Problems to solve:
A - Render this sentence from the passage on raising venture capital into Spanish: "VCs travel enough as it is and don't want to travel more unless they absolutely have to."
B - Write a continuation of the passage on raising venture capital, picking up after its final sentence.

** Opening Extract block **

"You can do it!" This is what I say to big-concept entrepreneurs who want to raise startup and expansion capital from venture capital funds. From a solicitation standpoint, you can increase your chances of success by approaching a long list of funding sources. Most first-time fundraisers make the mistake of pursuing a short list of funds, sometimes just one fund at a time.
Sequoia Capital, Kleiner Perkins Caufield & Byers, Polaris Partners, Bessemer Venture Partners and Andreessen Horowitz are large funds that invest in a broad range of businesses. If your company matches the investment criteria of these funds, certainly connect to the individuals within these bigger funds who specialize in your industry. But be sure to add other VCs to your solicitation list, too.
Here's how to do it:
Regional firms. Many large venture capital funds consider investment opportunities from anywhere in the U.S. However, in practice, VCs prefer to invest close to home because it's easier to stay in touch with local entrepreneurs. VCs travel enough as it is and don't want to travel more unless they absolutely have to.

** Closing Extract block **
** Opening Provided data block **

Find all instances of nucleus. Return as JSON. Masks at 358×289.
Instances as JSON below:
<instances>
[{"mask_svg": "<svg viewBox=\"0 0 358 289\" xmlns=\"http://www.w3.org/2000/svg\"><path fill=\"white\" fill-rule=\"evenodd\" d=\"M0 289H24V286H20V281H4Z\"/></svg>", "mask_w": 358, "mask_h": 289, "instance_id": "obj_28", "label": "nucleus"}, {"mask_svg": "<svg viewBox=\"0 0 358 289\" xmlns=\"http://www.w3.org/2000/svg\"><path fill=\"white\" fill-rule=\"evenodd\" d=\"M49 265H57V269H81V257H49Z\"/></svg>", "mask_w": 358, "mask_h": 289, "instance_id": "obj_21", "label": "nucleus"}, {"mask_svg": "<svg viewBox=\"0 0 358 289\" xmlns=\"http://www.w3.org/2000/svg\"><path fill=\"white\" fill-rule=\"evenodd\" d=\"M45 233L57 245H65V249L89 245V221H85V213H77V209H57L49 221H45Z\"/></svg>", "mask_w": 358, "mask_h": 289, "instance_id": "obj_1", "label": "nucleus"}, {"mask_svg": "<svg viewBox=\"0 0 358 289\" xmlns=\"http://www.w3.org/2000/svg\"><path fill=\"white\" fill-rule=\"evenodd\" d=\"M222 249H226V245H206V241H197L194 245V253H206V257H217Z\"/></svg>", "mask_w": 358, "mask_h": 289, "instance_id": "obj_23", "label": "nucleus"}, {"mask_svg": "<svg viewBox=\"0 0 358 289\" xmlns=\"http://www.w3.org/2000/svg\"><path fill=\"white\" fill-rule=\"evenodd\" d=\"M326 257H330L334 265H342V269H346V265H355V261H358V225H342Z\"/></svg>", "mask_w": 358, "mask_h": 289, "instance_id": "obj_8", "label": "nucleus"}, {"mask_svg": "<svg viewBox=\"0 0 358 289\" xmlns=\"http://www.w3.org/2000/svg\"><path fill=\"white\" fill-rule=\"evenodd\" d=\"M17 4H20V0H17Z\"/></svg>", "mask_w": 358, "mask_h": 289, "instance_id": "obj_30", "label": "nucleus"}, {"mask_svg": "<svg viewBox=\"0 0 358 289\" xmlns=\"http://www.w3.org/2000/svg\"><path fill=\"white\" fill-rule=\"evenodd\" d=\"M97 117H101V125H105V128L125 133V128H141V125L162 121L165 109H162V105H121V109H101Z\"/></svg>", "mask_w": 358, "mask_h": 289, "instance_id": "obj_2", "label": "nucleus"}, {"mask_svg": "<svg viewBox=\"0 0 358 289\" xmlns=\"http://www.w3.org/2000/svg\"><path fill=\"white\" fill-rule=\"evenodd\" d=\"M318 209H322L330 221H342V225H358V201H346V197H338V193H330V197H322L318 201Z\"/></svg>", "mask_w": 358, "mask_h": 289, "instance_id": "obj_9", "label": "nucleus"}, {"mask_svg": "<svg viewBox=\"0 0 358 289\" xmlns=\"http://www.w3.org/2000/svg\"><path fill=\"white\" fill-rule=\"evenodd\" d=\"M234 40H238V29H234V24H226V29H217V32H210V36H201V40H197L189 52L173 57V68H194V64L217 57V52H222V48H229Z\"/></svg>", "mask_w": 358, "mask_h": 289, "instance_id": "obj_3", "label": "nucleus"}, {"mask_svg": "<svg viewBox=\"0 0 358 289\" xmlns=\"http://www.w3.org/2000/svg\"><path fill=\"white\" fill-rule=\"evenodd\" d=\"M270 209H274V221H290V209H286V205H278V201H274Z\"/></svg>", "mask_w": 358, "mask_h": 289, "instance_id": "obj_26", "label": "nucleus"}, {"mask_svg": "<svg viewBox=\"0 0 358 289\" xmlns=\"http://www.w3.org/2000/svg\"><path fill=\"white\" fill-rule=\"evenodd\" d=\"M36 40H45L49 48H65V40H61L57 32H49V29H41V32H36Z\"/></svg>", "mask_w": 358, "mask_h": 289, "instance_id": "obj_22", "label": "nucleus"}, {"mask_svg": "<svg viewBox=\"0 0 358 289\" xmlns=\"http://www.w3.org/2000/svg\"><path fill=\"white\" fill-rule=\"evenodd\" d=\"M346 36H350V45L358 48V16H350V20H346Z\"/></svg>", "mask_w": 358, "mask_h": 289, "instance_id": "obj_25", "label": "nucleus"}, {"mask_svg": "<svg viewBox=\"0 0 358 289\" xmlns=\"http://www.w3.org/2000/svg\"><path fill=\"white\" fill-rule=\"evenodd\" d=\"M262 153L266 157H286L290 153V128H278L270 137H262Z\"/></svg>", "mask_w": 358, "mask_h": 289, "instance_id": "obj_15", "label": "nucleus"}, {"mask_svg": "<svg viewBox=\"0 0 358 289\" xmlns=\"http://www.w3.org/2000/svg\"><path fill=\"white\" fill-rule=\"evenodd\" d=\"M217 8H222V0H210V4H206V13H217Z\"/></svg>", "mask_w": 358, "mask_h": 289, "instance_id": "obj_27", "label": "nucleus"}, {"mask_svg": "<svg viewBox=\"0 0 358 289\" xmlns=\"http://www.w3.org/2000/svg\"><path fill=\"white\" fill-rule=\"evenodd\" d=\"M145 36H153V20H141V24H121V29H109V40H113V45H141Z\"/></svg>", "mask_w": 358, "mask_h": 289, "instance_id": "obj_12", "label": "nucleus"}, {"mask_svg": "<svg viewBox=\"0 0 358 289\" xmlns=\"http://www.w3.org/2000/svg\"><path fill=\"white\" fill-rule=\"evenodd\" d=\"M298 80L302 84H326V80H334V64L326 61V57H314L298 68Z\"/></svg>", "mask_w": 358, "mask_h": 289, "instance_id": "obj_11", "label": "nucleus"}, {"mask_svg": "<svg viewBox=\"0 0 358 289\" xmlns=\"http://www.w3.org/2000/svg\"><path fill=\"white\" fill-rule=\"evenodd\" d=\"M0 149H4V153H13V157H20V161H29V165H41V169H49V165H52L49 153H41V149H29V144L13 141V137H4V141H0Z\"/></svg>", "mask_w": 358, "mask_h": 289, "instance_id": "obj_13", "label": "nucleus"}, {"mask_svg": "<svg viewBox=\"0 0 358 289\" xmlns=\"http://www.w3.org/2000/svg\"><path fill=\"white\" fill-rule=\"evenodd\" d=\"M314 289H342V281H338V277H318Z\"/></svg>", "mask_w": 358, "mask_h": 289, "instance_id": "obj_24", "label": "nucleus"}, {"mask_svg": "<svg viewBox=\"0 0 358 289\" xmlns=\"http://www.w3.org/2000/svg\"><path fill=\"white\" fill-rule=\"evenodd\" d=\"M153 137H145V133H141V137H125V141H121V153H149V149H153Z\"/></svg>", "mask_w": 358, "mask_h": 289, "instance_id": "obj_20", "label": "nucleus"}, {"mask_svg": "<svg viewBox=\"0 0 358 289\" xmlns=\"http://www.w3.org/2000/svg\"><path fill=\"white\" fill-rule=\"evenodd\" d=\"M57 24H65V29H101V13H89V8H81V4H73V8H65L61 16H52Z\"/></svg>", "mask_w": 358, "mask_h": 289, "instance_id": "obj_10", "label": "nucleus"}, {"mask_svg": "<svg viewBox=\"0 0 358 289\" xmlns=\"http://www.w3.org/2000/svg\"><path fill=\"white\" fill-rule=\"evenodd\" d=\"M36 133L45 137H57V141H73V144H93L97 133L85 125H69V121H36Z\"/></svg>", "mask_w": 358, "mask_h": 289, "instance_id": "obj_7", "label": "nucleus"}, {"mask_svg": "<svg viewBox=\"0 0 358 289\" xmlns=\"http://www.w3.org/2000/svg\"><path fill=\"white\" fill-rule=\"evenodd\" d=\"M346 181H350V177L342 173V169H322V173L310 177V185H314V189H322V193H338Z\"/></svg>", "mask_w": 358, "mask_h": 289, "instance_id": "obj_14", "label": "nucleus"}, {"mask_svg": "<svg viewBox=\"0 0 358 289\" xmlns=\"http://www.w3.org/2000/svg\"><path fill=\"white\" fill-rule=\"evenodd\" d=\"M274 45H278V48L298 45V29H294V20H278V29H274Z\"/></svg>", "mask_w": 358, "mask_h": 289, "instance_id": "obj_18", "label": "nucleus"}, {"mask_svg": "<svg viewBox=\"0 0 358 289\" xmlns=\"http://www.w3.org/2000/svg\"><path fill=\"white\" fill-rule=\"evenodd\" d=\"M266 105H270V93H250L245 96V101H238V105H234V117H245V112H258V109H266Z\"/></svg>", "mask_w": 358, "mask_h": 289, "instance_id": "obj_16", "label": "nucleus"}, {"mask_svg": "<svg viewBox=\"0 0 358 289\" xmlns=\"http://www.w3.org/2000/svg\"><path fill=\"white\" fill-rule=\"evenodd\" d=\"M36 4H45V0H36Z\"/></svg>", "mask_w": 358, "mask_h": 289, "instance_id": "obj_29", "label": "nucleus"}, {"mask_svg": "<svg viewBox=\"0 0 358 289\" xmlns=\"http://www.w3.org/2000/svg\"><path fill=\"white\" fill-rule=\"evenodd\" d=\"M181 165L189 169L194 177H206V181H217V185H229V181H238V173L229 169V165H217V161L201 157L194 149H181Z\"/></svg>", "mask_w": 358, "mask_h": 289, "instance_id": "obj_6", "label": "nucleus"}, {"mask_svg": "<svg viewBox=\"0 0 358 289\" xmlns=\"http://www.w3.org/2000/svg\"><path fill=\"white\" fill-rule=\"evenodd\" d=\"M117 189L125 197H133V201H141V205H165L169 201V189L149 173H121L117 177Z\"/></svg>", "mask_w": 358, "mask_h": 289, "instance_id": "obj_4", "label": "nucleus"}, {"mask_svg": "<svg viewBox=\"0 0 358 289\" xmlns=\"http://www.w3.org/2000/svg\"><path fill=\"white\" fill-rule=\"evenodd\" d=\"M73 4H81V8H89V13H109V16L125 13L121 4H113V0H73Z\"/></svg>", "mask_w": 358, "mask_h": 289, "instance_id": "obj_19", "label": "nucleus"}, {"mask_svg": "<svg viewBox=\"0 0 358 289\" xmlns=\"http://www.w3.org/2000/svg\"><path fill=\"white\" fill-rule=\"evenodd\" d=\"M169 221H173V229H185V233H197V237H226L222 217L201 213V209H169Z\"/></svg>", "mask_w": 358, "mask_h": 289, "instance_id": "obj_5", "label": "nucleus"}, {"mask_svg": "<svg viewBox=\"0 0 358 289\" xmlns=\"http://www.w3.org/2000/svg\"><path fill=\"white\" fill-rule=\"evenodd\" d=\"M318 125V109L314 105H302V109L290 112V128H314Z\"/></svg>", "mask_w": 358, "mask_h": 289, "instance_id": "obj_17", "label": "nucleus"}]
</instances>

** Closing Provided data block **

Task results:
A - Los capitalistas de riesgo ya viajan bastante y no quieren viajar más a menos que sea absolutamente necesario.

B -
To boost your chances of funding success, do everything you can to appeal to regional investors. If your business is located in the Southeast, check out Diamond State Ventures, BVM Capital, CapitalSouth Partners, LongueVue Capital Partners, Massey Burch Capital and Intersouth Partners.
If you live in the Pacific Northwest, research Madrona Venture Group and Montlake Capital. Open Prairie invests in software, life sciences and communications businesses in the Midwest.
Funds that invest in Northeast or Middle Atlantic state businesses include Grotech Ventures, Mid-Atlantic Ventures, Ben Franklin Technology Partners, Milestone Venture Partners and NewSpring Capital.
Seed-stage funds. I have to give a shout-out to funds that invest in seed-stage companies. These funds accept more financial risk and responsibility for helping entrepreneurs navigate the tricky trial-and-error process of transforming first concepts into viable commercial products.
Some seed-stage funds to investigate include M/C Ventures, Launch Capital, CambridgeLight Partners, Bee Partners, Cedar Fund, New Enterprise Associates, Floodgate, Pod Venture Partners and Crosscut Ventures.
Industry sector funds. Yes, there are VCs that invest in a "broad" range of industries, but your chances of funding success increase if you appeal to funds that specialize in your industry.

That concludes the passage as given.